Warum arbeitete ein Richter trotz Kinderporno-Vorwürfen weiter?

Zitiervorschlag
Dr. Maximilian Amos: Warum arbeitete ein Richter trotz Kinderporno-Vorwürfen weiter?. beck-aktuell, 06.08.2026 (abgerufen am: 06.08.2026 von https://www.beck-aktuell.de/node/203506)
Ein Thüringer Richter war trotz schwerer Vorwürfe gegen ihn noch fast zwei Jahre weiter im Dienst – weil sein Dienstherr schlicht nichts davon wusste. Wie konnte es dazu kommen?
Die Verwunderung im niedersächsischen Justizministerium war groß, als man erfuhr, dass der Mann, gegen den die Staatsanwaltschaft Hannover seit fast zwei Jahren wegen des Vorwurfs des Besitzes von kinder- und jugendpornografischem Material (§§ 184b und 184c StGB) ermittelte, noch immer im Dienst war.

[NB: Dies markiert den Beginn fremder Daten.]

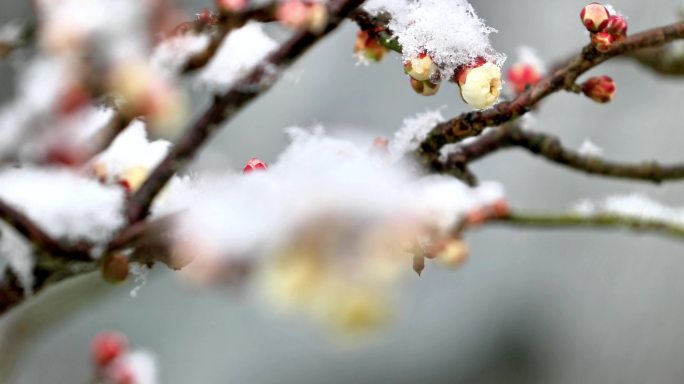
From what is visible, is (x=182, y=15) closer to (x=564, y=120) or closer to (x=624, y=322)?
(x=564, y=120)

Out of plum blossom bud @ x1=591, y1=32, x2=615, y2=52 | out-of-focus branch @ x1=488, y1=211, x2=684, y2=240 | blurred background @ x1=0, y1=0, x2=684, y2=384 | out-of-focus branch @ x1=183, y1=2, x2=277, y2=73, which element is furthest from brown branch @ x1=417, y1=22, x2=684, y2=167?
blurred background @ x1=0, y1=0, x2=684, y2=384

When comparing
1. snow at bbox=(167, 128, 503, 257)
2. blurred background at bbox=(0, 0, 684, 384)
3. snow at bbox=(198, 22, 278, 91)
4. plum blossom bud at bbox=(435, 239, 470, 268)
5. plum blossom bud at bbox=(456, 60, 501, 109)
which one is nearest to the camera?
snow at bbox=(167, 128, 503, 257)

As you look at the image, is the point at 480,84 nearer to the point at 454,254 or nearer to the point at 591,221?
the point at 454,254

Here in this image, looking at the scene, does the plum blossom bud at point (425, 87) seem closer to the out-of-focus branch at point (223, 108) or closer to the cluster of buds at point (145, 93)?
the out-of-focus branch at point (223, 108)

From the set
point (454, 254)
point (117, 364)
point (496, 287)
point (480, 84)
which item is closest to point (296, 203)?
point (480, 84)

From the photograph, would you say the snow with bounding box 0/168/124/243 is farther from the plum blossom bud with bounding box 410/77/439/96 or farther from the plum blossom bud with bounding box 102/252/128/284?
the plum blossom bud with bounding box 410/77/439/96
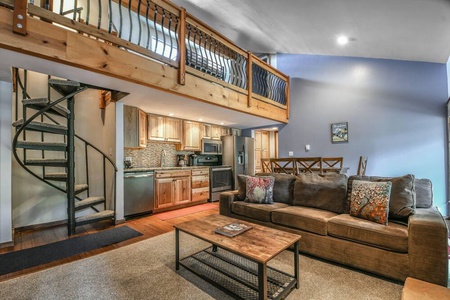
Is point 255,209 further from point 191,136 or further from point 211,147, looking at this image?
point 211,147

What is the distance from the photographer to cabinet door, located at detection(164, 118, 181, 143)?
492 centimetres

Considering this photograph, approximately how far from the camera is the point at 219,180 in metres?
5.63

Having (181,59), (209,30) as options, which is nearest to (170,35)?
(181,59)

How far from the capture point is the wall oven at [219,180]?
17.9 feet

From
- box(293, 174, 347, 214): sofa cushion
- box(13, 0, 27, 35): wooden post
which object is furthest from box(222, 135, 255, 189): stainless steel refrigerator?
box(13, 0, 27, 35): wooden post

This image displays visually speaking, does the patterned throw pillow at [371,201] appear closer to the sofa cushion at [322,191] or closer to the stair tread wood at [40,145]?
the sofa cushion at [322,191]

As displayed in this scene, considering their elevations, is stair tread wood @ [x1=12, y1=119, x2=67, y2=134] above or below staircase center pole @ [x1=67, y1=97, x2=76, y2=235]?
above

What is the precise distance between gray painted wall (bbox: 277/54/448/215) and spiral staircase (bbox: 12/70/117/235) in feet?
15.0

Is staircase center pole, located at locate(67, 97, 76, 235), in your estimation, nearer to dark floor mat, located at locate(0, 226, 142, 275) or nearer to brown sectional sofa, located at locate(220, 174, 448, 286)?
dark floor mat, located at locate(0, 226, 142, 275)

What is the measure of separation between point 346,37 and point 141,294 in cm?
475

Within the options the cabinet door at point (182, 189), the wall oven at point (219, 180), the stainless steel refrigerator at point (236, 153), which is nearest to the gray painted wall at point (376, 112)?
the stainless steel refrigerator at point (236, 153)

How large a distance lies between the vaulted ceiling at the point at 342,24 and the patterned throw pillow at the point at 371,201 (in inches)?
83.4

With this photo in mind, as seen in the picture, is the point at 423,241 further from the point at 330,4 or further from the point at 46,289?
the point at 46,289

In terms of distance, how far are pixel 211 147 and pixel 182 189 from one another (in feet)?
5.25
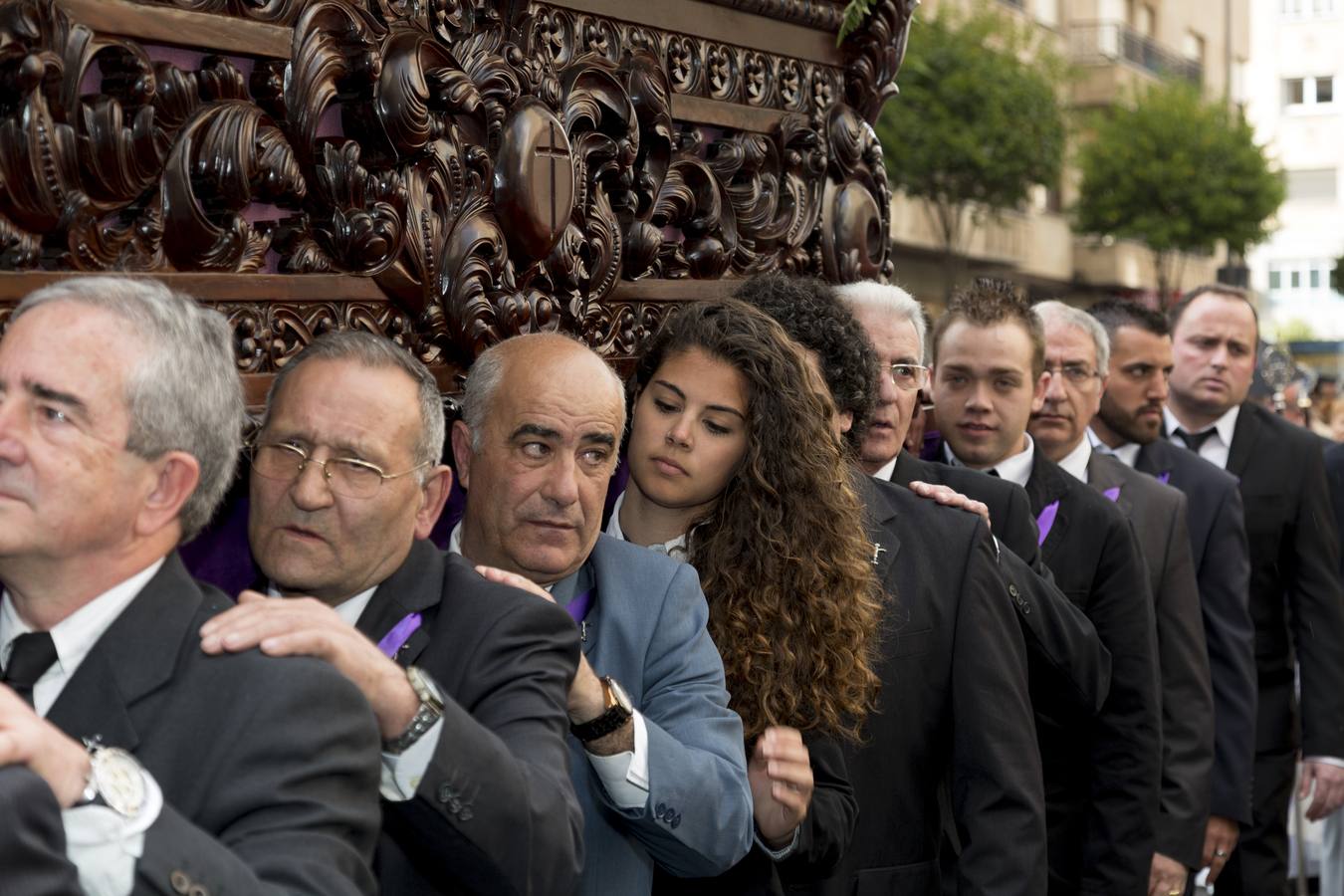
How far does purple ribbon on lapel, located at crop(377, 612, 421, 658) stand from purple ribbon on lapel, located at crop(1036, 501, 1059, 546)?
7.85 ft

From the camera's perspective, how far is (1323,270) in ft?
170

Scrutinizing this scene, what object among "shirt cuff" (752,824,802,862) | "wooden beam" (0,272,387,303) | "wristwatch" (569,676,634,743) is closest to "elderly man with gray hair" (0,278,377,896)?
"wooden beam" (0,272,387,303)

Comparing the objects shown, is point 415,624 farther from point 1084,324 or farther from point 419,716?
point 1084,324

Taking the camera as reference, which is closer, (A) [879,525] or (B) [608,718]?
(B) [608,718]

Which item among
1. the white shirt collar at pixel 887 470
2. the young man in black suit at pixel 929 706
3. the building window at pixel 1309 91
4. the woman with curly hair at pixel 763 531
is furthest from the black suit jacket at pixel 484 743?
the building window at pixel 1309 91

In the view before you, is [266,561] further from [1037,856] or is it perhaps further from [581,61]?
[1037,856]

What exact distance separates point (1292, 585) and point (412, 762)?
4.72 metres

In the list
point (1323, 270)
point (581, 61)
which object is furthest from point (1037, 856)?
point (1323, 270)

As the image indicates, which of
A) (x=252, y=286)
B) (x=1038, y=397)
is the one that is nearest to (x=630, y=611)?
(x=252, y=286)

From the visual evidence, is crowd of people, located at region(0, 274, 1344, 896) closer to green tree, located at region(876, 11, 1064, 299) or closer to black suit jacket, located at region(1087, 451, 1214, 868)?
black suit jacket, located at region(1087, 451, 1214, 868)

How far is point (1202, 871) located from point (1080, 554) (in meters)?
1.76

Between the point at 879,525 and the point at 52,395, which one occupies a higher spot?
the point at 52,395

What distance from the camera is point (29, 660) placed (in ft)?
7.30

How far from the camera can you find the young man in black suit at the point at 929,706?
3895mm
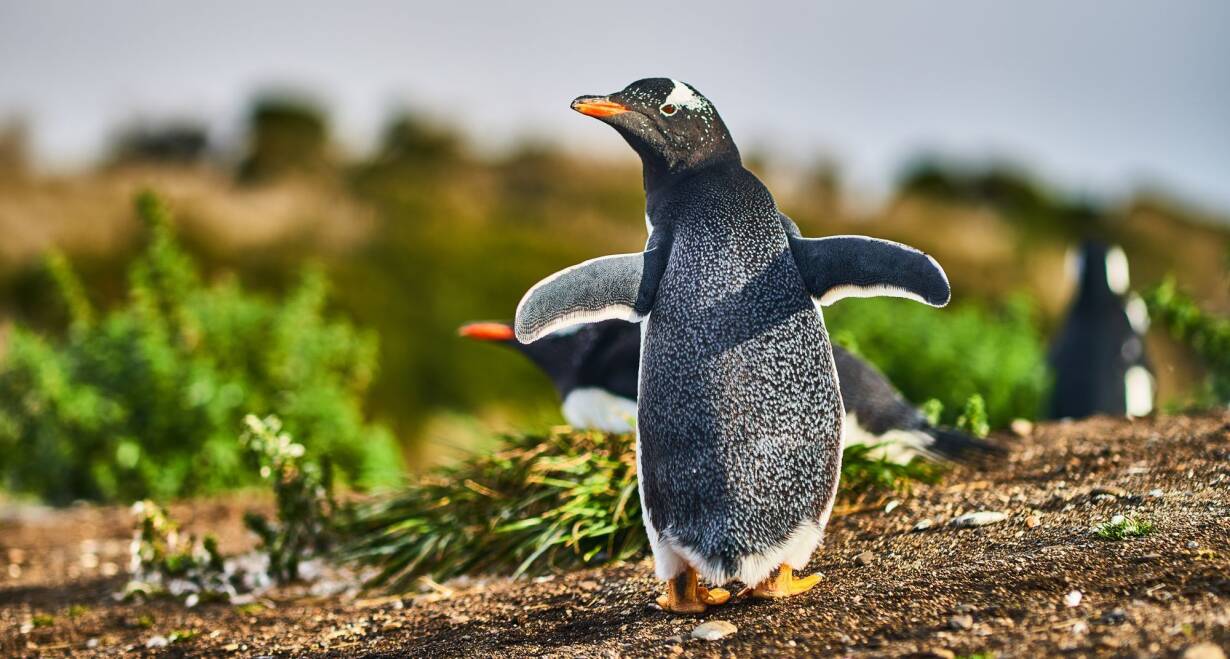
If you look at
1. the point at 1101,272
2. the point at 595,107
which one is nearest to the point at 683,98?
the point at 595,107

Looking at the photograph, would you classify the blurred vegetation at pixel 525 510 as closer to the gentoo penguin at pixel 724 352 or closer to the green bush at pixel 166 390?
the gentoo penguin at pixel 724 352

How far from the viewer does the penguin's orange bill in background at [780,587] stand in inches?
116

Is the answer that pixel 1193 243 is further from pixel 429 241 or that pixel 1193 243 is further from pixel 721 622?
pixel 721 622

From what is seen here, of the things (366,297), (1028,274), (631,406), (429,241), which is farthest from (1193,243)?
(631,406)

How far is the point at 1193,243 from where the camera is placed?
2295 centimetres

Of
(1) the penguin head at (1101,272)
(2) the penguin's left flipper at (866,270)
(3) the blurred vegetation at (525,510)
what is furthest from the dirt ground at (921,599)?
(1) the penguin head at (1101,272)

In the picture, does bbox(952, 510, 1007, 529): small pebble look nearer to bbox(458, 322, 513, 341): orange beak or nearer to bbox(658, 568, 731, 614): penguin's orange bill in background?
bbox(658, 568, 731, 614): penguin's orange bill in background

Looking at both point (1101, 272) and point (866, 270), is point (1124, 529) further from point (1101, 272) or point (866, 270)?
point (1101, 272)

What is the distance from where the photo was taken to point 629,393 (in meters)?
4.28

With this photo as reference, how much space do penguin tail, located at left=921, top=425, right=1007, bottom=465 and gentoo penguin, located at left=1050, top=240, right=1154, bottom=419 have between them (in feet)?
7.80

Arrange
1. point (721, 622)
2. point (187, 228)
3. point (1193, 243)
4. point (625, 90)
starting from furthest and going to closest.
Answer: point (1193, 243) < point (187, 228) < point (625, 90) < point (721, 622)

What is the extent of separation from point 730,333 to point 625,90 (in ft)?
2.26

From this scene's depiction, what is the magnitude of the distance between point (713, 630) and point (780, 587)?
0.88 ft

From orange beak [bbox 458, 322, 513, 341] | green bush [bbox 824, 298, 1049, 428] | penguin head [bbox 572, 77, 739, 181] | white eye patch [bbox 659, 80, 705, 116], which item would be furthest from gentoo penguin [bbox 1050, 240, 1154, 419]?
white eye patch [bbox 659, 80, 705, 116]
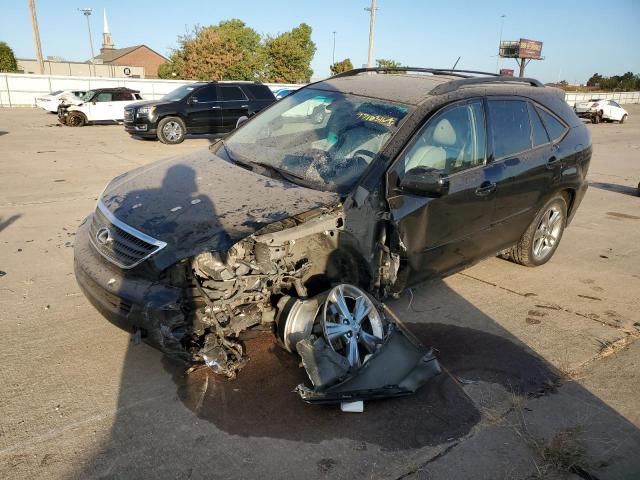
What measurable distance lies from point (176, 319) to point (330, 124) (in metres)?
2.13

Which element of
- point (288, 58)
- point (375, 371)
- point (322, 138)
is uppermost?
point (288, 58)

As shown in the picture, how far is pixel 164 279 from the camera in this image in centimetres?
309

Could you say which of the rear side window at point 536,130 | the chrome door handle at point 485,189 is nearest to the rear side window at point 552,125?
the rear side window at point 536,130

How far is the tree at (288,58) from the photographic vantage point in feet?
163

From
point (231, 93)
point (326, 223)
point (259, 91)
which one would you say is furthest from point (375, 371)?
point (259, 91)

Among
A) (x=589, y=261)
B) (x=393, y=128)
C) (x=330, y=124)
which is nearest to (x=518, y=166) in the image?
(x=393, y=128)

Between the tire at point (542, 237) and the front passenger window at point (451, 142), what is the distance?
1436mm

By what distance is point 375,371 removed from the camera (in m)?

Bereits am 26. August 2024 hatte die Staatsanwaltschaft die Wohnung des 62-jährigen Juristen durchsuchen lassen, wobei zahlreiche Dateien mit kinder- und jugendpornografischen Bildern auf Computern, Festplatten und USB-Sticks gefunden wurden. Gleich am nächsten Tag berichteten die Ermittlerinnen und Ermittler den Fall an das niedersächsische Justizministerium. Mit einem zweiten Bericht vom 25.03.2025 teilte man dem Ministerium dann mit, dass man inzwischen einen Teil der sichergestellten Datenträger ausgewertet und auf diesen kinderpornografisches Material gefunden habe. So berichtete es Simon Beschoten, Sprecher des niedersächsischen Justizministeriums, am Donnerstag gegenüber beck-aktuell.Heute im Recht.
"Einfach nicht rausgeschickt worden"
"Seitens des niedersächsischen Justizministeriums ist die Staatsanwaltschaft am 10.04.2025 um Prüfung gebeten worden, ob bereits vor Anklageerhebung Tatsachen aus dem Ermittlungsverfahren an das Thüringer Justizministerium mitgeteilt werden können" erklärte Beschoten. Nach der Anordnung über Mitteilungen in Strafsachen (MiStra) sei eine Mitteilung über ein Verfahren gegen einen Staatsbediensteten an dessen Dienstherrn eigentlich erst bei Anklageerhebung vorgesehen. "Die Vorwürfe waren aber – trotz Unschuldsvermutung – von solchem Gewicht, dass frühzeitig darauf hingewirkt werden sollte." Eine solche frühzeitige Mitteilung erlaubt das niedersächsische Landesrecht.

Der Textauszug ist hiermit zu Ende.